HackTheBox Sauna Write-Up

Sauna is an easy difficulty Windows machine where we exploit weaknesses in an Active Directory environment.

July 18, 2020
HTB | Write-Up

HackTheBox


User / jsmith

First we will run an nmap scan of the machine IP address, export our results to an HTML file, and view it in Firefox-ESR.

Here we can see the machine is running a Web Server, and a number of other services like Kerberos, RPC, and Active Directory LDAP. We do some light, manual recon on the web server and do not find much. One thing that did get my attention is an about page with a list of employees, some of which may have user accounts.

Let’s run nmap again, this time using a script to try and enumerate the LDAP.

Here we can see that there is a user named Hugo Smith and the Domain Controller is EGOTISTICAL-BANK.LOCAL. Mr. Smith is one of the employee names listed on the about page. Before we move any further let’s add the domain controller and web server names to our /etc/hosts file.

Trying different username formats for the users that we found, we try to perform AS-REP Roasting with impacket-GetNPUsers.py, which will try to retrieve a user’s Kerberos AS-REP Password Hash if that user has “Do not use Kerberos pre-authentication” set on their account.

We’ve successfully extracted the password hash for user fsmith by AS-REP Roasting. Now let’s copy that hash to another computer that has JohnTheRipper installed and try to crack the hash with the rockyou.txt wordlist.

John successfully cracked the hash. We still don’t have a clear entry point for logging into this machine so let’s run nmap again, this time using the -p switch to look at all TCP ports.

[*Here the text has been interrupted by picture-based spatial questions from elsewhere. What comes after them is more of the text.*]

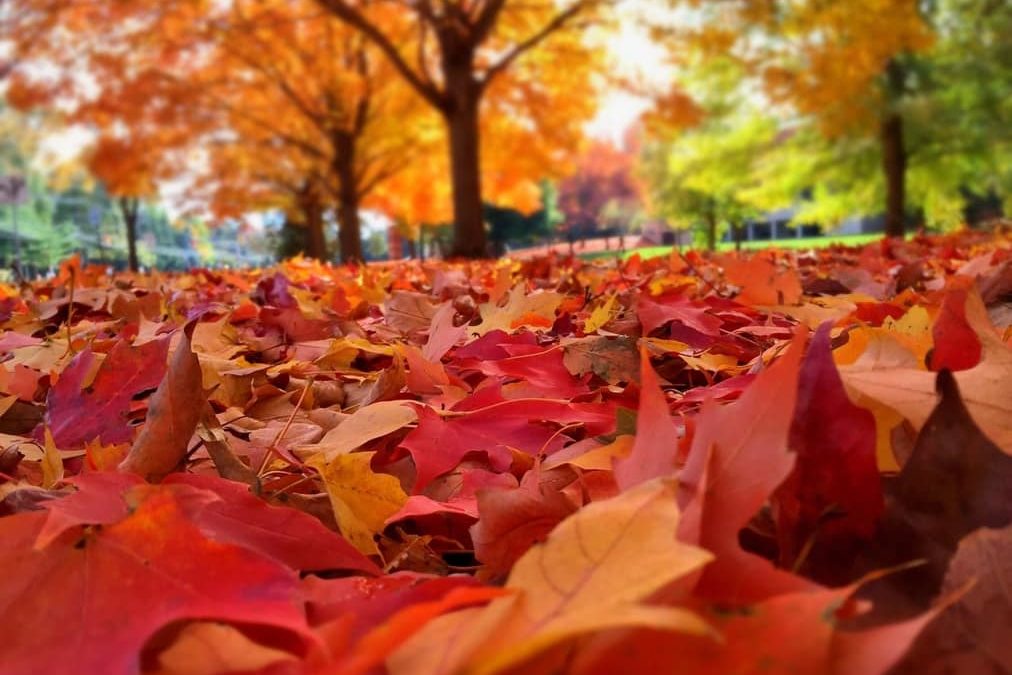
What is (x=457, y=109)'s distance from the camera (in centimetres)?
787

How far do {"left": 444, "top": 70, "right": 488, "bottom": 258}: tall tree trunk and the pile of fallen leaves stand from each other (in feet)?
23.4

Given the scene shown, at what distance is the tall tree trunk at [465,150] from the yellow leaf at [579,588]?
7.51m

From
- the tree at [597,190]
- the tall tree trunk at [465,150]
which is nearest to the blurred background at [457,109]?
the tall tree trunk at [465,150]

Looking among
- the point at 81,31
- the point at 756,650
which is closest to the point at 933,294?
the point at 756,650

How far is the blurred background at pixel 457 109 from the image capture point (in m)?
8.25

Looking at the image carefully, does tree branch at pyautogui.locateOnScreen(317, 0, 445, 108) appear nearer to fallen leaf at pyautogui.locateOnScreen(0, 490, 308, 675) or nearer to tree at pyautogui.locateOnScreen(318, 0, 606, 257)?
tree at pyautogui.locateOnScreen(318, 0, 606, 257)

Here we can see Port 5985 is open. This port handles WinRM (Windows Remote Management), an implementation of WS-Management (Web Services-Management) that can be authenticated with Kerberos. Now we can attempt to log in through WinRM with the credentials we obtained and cracked using AS-REP Roasting and JohnTheRipper. We will use Evil-WinRM to do this as it will give us the some added functionality, like the ability to upload and download files between our host and client very easily. After we log in we will find and print the user.txt file.


Privilege Escalation / Administrator

We run net user and get a list of all user accounts. We will ultimately want to get access to the Administrator account, but we may need to pivot through another account to do so.

We can upload and run the WinPEAS enumeration script. This will help us discover user information, privilege settings, groups, stored credentials, and show us other things that may help us find vulnerabilities for privilege escalation.

WinPEAS shows us some valuable information about our current user. It has also found stored credentials for the svc_loanmanager/svc_loanmgr account.

Next we’ll use the credentials that we found to log in as scv_loanmgr.

We run our WinPEAS script again, but don’t really discover much of anything else. At this point I think it is a good idea to run BloodHound, an Active Directory reconnaissance tool. We can use BloodHound to identify different attack paths through a visualized graph. Here is a good article explaining how to download, install, and get started using BloodHound. After we get everything installed and working we will upload the SharpHound Ingestor script, run it with the appropriate arguments, and download the zipped results. At this time we will also upload mimikatz, which we will talk about later.

Afterwords we will download the data, import it into BloodHound and start looking around. Here is the shortest path from svc_loanmgr to Domain Admin.

One of the first things we look at is if any users can use a DCSync attack, which will allow them to simulate the behavior of a Domain Controller and ask other Domain Controllers to replicate information using the Directory Replication Service Remote Protocol (MS-DRSR). By searching Find Principals With DCSync Rights we find that our current user, svc_loanmgr, should be able to perform this attack.

We can try running the mimikatz program we uploaded earlier, selecting the DCSync option, using it to dump the NTLM Hash for the Administrator account.

We now have Administrator account ownership, can log in through WinRM, and print the root.txt file. With this exploit we can also get the KRBTGT password hash, giving us the ability to create Golden Tickets which will grant us unfettered access to the network.

I don’t have much experience with Windows Active Directory attacks, so this was a great machine for getting started and learning some basic principles and methods. I very much enjoyed the process.